[XFS updates] XFS development tree branch, master, updated. xfs-for-linus-v3.12-rc1-11-g74ffa79

xfs@xxxxxxxxxxx · Tue, 10 Sep 2013 17:49:01 -0500 (CDT)

This is an automated email from the git hooks/post-receive script. It was
generated because a ref change was pushed to the repository containing
the project "XFS development tree".

The branch, master has been updated
  74ffa79 xfs: don't assert fail on bad inode numbers
  46f9d2e xfs: aborted buf items can be in the AIL.
  fdd3cce xfs: factor all the kmalloc-or-vmalloc fallback allocations
  2dc164f xfs: fix memory allocation failures with ACLs
  0a4edc8 xfs: ensure we copy buffer type in da btree root splits
  daf7b79 xfs: set remote symlink buffer type for recovery
  638f4416 xfs: recovery of swap extents operations for CRC filesystems
  21b5c97 xfs: swap extents operations for CRC filesystems
      from  0f295a214bb7658ca37bd61a8a1f0cd4a9d86c1f (commit)

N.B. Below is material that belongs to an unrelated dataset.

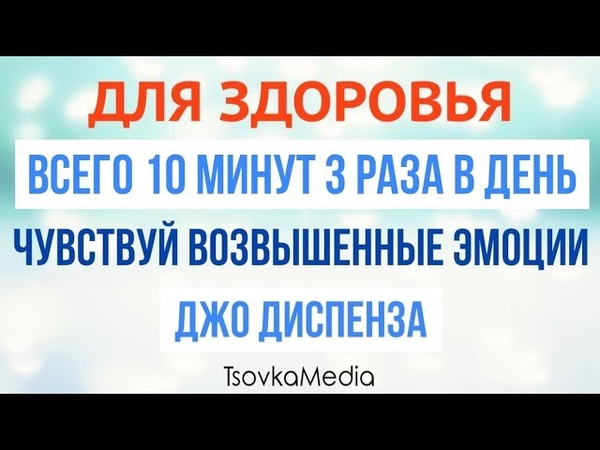 Роль возвышенных эмоций для здоровья и благополучия ~ Джо Диспенза TsovkaMedia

Those revisions listed above that are new to this repository have
not appeared on any other notification email; so we list those
revisions in full, below.

- Log -----------------------------------------------------------------
commit 74ffa796e127906883cacedcf3871494192c9e42
Author: Dave Chinner <dchinner@xxxxxxxxxx>
Date:   Tue Sep 3 21:47:38 2013 +1000

    xfs: don't assert fail on bad inode numbers

    Let the inode verifier do it's work by returning an error when we
    fail to find correct magic numbers in an inode buffer.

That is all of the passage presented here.